Why heapq.heappush is an O(log n) operation?

Question

import heapq  
  
minHeap = [4, 7, 2, 8, 1, 3]  
heapq.heapify(minHeap) # O(n log n) operation
print(minHeap) # [1, 4, 2, 8, 7, 3]  
 
heapq.heappush(minHeap, 1) # O(log n) operation?
print(minHeap) # [1, 4, 1, 8, 7, 3, 2]

I guess heapq.heappush will create a new array and assigned to minHeap. If this is correct, wouldn't this operation be an O(n) operation instead of O(log n)?

Answer 1

I guess heapq.heappush will create a new array

No, it performs an append to the given list.

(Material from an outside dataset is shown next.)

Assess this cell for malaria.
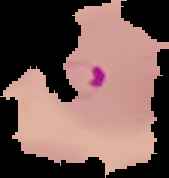

It is parasitized.

From a thin blood film. Image is 169×178 pixels. Cell region segmented out of the field of view; the surrounding area is masked to black.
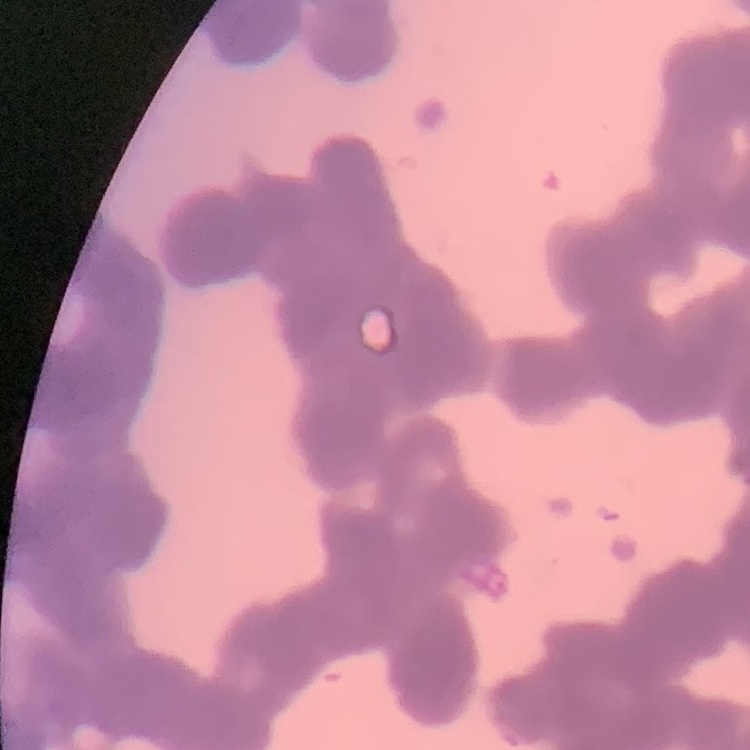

See the source code of CPython on github:

def heappush(heap, item):
    """Push item onto heap, maintaining the heap invariant."""
    heap.append(item)
    _siftdown(heap, 0, len(heap)-1)

That append is followed by a _siftdown call, which will check (and potentially update) that list to make sure it maintains the heap invariant. That process has a worst case complexity of O(log𝑛).

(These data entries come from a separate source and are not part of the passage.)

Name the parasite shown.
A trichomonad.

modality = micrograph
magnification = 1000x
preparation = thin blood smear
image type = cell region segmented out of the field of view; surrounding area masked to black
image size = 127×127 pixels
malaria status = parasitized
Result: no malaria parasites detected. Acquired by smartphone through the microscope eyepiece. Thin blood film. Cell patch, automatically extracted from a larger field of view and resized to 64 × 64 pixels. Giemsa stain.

Here is the code for _siftdown:

def _siftdown(heap, startpos, pos):
    newitem = heap[pos]
    # Follow the path to the root, moving parents down until finding a place
    # newitem fits.
    while pos > startpos:
        parentpos = (pos - 1) >> 1
        parent = heap[parentpos]
        if newitem < parent:
            heap[pos] = parent
            pos = parentpos
            continue
        break
    heap[pos] = newitem

Note how the >> operator halves the index in each iteration, so that if break never gets executed (which is the worst case), there are O(log𝑛) iterations of this loop.

The referenced file has extended comment blocks which explain the principle of a binary heap and how it is implemented. See also Wikipedia - Binary heap - insert.

Unrelated, but the comment in your code that claims that heapify is a O(𝑛log𝑛) operation, is wrong. It is O(𝑛). See How can building a heap be O(n) time complexity?.